UYUŞMAZLIK KONUSU OLAN HUSUSLAR
Uyuşmazlık; süresi içinde teslim edilmeyen satım sözleşmesine konu malların yerine muadili mal satın alınması nedeniyle uğranılan zararın tahsili istemine konu davada bedel iadesi üzerine temerrüt olgusu gerçekleşmeden halin icabına göre uğranılan zararın tazminine karar verilip verilemeyeceği hususuna ilişkindir.
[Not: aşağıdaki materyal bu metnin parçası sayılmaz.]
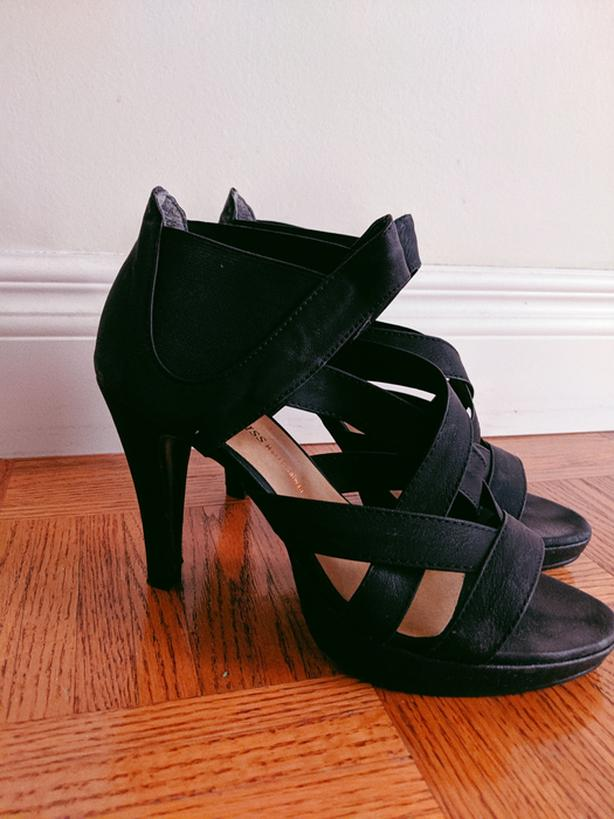 Black bandage sandals heels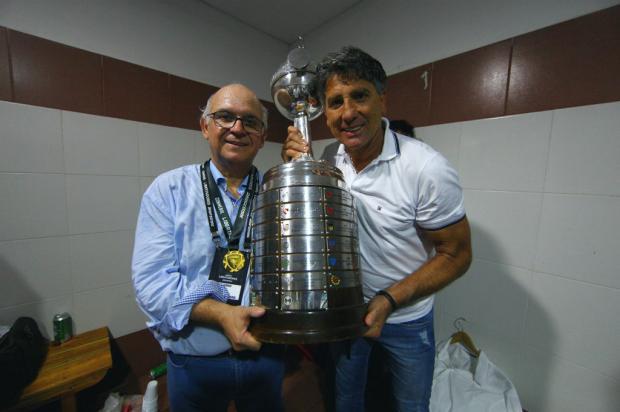 Zé Alberto: o que Renato precisa aprender com Romildo Lucas Uebel / Grêmio/Divulgação/Grêmio/Divulgação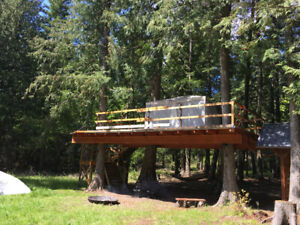 Tree House Deck on 2 remote lots near Pend Oreille Lake Idaho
DELİLLERİN DEĞERLENDİRİLMESİ VE GEREKÇE
Dava, taraflar arasındaki satım sözleşmesine konu malların eksik ifası nedeniyle muadil mal satın alınmasından kaynaklanan zarar ve iade edilen bedele eksik faiz işletilmesinden kaynaklı faiz alacağının tahsili istemine ilişkindir.
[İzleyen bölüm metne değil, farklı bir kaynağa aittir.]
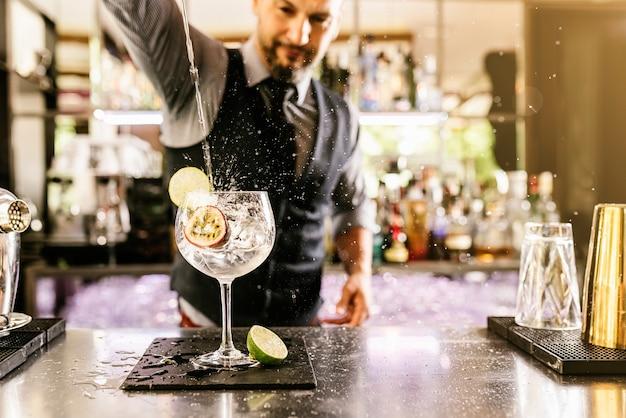 Doświadczony barman robi koktajl w nocnym klubie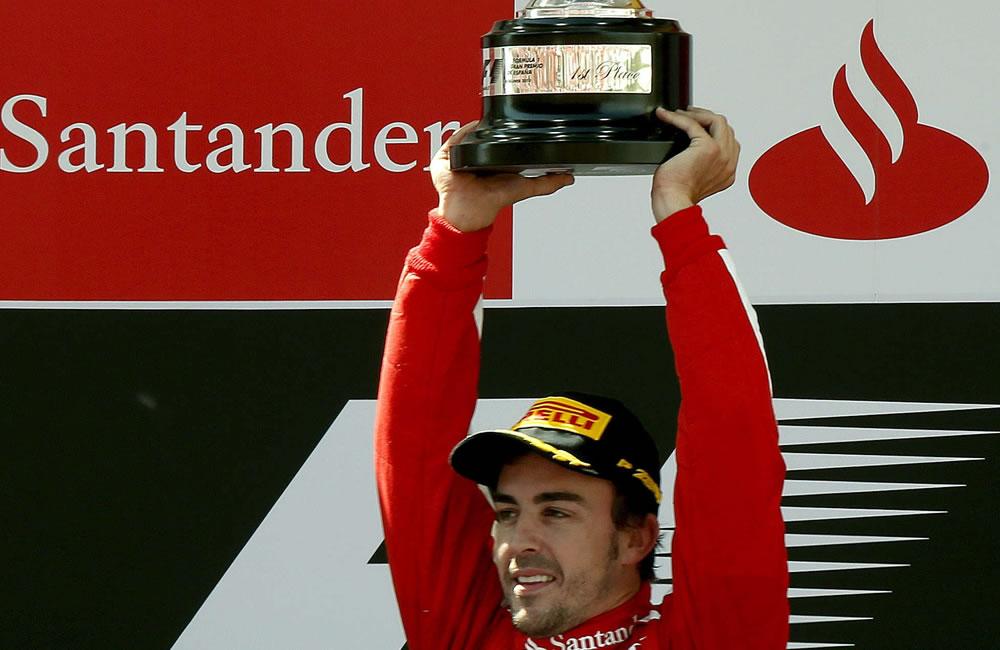 El piloto español de Ferrari Fernando Alonso celebra en el podio su victoria en el Gran Premio de España que se celebra en el Circuito de Catalunya en Montmelo (Barcelona). EFE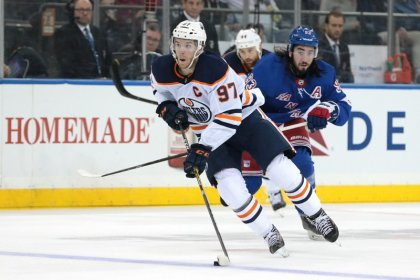 NHL roundup: Oilers stay unbeaten, drop Rangers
İnceleme, 6100 sayılı HMK’nin 355.maddesi uyarınca istinaf dilekçesinde ileri sürülen sebeplerle sınırlı, ancak kamu düzenine ilişkin nedenler resen göz önünde tutularak yapılmıştır.
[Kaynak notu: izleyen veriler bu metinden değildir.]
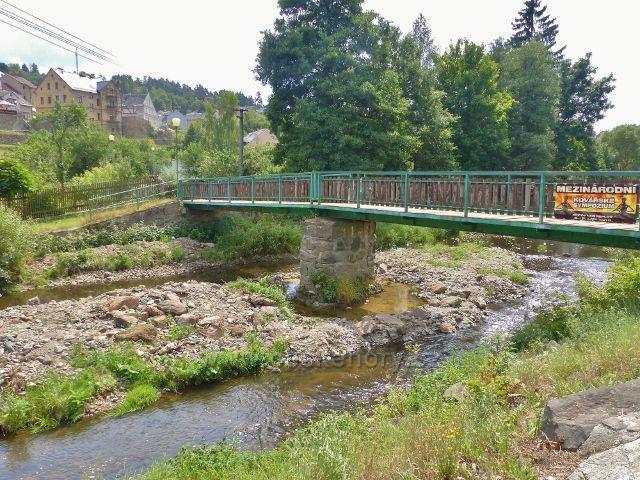 Bečov nad Teplou - mostek pro pěší přes řeku Teplou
Mahkemece, yargılamanın HMK’da düzenlenen usul kurallarına uygun olarak yapılmış olmasına, kamu düzenine aykırılık hallerinin bulunmamasına, dosya kapsamındaki bilgi, belge ve toplanan deliller değerlendirilip yasal düzenlemelere uygun isabetli, yeterli gerekçeyle karar verilmiş olmasına, ileri sürülen istinaf sebepleri dikkate alındığında mahkeme kararında usul ve esas yönünden yasaya aykırılığın olmamasına ve özellikle davalının süresi içinde mal teslimini gerçekleştirmemesi nedeniyle uğranılan zararın usulüne uygun delillerle kanıtlanamamasına ve iade edilen mal bedelinin ihtirazi kayıt konulmadan tahsil edildiğinin anlaşılmasına göre davacı vekilinin istinaf başvurusunun esastan reddine karar verilmesi gerekmiştir.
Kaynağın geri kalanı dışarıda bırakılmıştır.